Remember, it’s useful to know what values are supposed to be de-obfuscated. Now we can use a simple equation to determine what the XOR value is for some of these bytes. Suppose we start with the string ‘This program cannot be run in DOS mode.’ that’s located in the DOS stub. First we’ll decode the letter ‘o’, which in ASCII is a 0x6F (0xBA in our obfuscated file).
XORKEY = 0x6F ^ 0xBA XORKEY = 0xD5
After some time I managed to start building a lookup table ranging from 0x00 to 0xFF. For every byte I encountered in the obfuscated file, I placed a corresponding XOR value to retrieve the de-obfuscated byte. Here is what I managed to find out after a little work. Notice you can see the 0xBA value needs an XOR 0xD5 applied, just like we determined above.

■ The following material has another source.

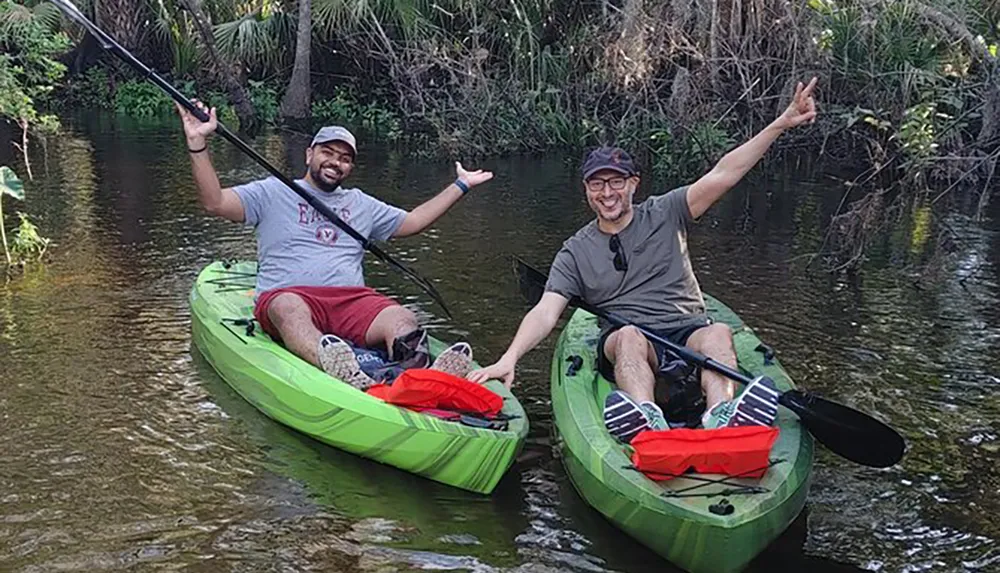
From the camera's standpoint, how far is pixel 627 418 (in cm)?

If you look at the area I circled, you’ll see that the second hex value in the byte follows a pattern: 1155995511559955…and so on. Using this pattern and a little trial and error, I managed to fill in the rest of the table and successfully de-obfuscate the file with another script.
The file turned out to be a Zeus Trojan, which is nothing unique. However, we just learned yet another interesting obfuscation technique that we might see in the future.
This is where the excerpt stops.